Ecto, DISTINCT and why does it add ORDER BY <distinct field>

braindeaf · November 12, 2022, 12:10am

Hi there,

I’m currently working through the Craft GraphQL … book, which has been a nice journey through playing with both GraphQL and Ecto. I’ve followed the examples in the book but I’m actually applying them to a new project. So suppose I have a collection of Artists and each can have multiple Genres.

I’m building a query to filter a list of artists by genre. But as with any table that has a join you can end up with duplicate records. e,g,

SELECT a0."id", a0."name", a0."inserted_at", a0."updated_at" FROM "artists" AS a0 INNER JOIN "artists_genres" AS a2 ON a2."artist_id" = a0."id" INNER JOIN "genres" AS g1 ON a2."genre_id" = g1."id" WHERE (g1."name" ILIKE $1) ORDER BY a0."name" DESC ["%core%"]

Easy I’ll just throw in a DISTINCT and we’re good?

SELECT DISTINCT ON (a0."id") a0."id", a0."name", a0."inserted_at", a0."updated_at" FROM "artists" AS a0 INNER JOIN "artists_genres" AS a2 ON a2."artist_id" = a0."id" INNER JOIN "genres" AS g1 ON a2."genre_id" = g1."id" WHERE (g1."name" ILIKE $1) ORDER BY a0."id", a0."name" DESC ["%r%"]

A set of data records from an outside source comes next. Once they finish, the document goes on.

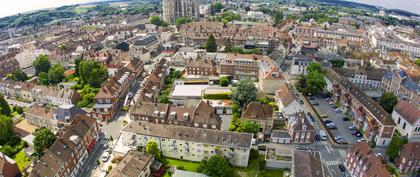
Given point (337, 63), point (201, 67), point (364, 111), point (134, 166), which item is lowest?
point (134, 166)

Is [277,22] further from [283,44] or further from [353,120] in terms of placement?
[353,120]

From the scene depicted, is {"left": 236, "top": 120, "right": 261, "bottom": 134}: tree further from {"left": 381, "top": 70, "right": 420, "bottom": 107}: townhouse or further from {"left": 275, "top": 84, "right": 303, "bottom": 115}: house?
{"left": 381, "top": 70, "right": 420, "bottom": 107}: townhouse

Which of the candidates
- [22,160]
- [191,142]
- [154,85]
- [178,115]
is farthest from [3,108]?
[191,142]

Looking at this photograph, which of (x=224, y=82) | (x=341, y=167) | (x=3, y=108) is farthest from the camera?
(x=224, y=82)

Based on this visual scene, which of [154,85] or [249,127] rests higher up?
[154,85]

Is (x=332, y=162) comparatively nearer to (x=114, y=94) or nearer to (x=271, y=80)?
(x=271, y=80)

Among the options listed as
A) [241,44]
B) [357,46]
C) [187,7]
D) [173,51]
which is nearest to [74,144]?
[173,51]

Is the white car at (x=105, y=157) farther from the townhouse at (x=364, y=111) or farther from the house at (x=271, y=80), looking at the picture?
the townhouse at (x=364, y=111)

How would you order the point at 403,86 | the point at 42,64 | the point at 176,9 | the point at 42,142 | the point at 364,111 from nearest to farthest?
the point at 42,142
the point at 364,111
the point at 403,86
the point at 42,64
the point at 176,9
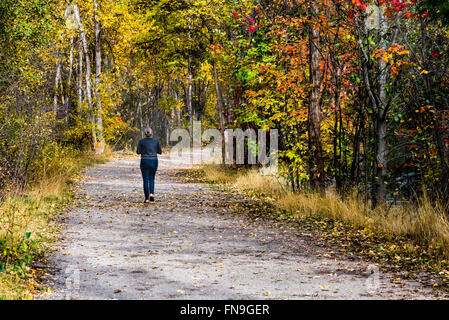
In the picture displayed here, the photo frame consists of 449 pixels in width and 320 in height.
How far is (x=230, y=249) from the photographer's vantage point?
9516 millimetres

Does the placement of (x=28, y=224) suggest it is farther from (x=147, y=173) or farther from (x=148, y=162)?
(x=148, y=162)

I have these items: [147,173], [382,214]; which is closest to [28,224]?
[147,173]

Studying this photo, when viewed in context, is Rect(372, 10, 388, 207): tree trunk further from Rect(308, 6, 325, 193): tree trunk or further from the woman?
the woman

Well seems not. The DISTINCT also has an ORDER BY a0.“id” added as well. I can’t work out why and if this is the default behaviours how can I then order my results by the name only.

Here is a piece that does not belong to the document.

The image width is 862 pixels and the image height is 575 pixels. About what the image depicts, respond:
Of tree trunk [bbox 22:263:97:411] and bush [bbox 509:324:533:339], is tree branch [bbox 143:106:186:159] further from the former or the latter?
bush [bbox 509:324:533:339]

  def list_artists(args) do
    # query = Shirts.Core.Artist
    # query = from q in Shirts.Core.Artist, distinct: :id
    query = Shirts.Core.Artist |> distinct([a], a.id)
    args
    |> Enum.reduce(query, fn
      {_, nil}, query ->
        query
      {:order, order}, query ->
        from q in query, order_by: {^order, :name}
      {:matching, name}, query ->
        from q in query, where: ilike(q.name, ^"%#{name}%")
      {:filter, filter}, query ->
        query |> filter_with(filter)
    end)
    |> Shirts.Repo.all
  end
  
  def filter_with(query, filter) do
    Enum.reduce(filter, query, fn
      {:name, name}, query ->
        from q in query, where: ilike(q.name, ^"%#{name}")
      {:genre, genre_name}, query ->
        from q in query,
          join: g in assoc(q, :genres),
          where: ilike(g.name, ^"%#{genre_name}%")
    end)
  end

Any help would be greatly appreciated. Many thanks.

RobL

zachallaun · November 12, 2022, 12:14am

This is a requirement of Postgres’ DISTINCT ON: docs

I believe there are a handful of solutions to this, for instance selecting the distinct records in a subquery and then ordering that resulting set however you want.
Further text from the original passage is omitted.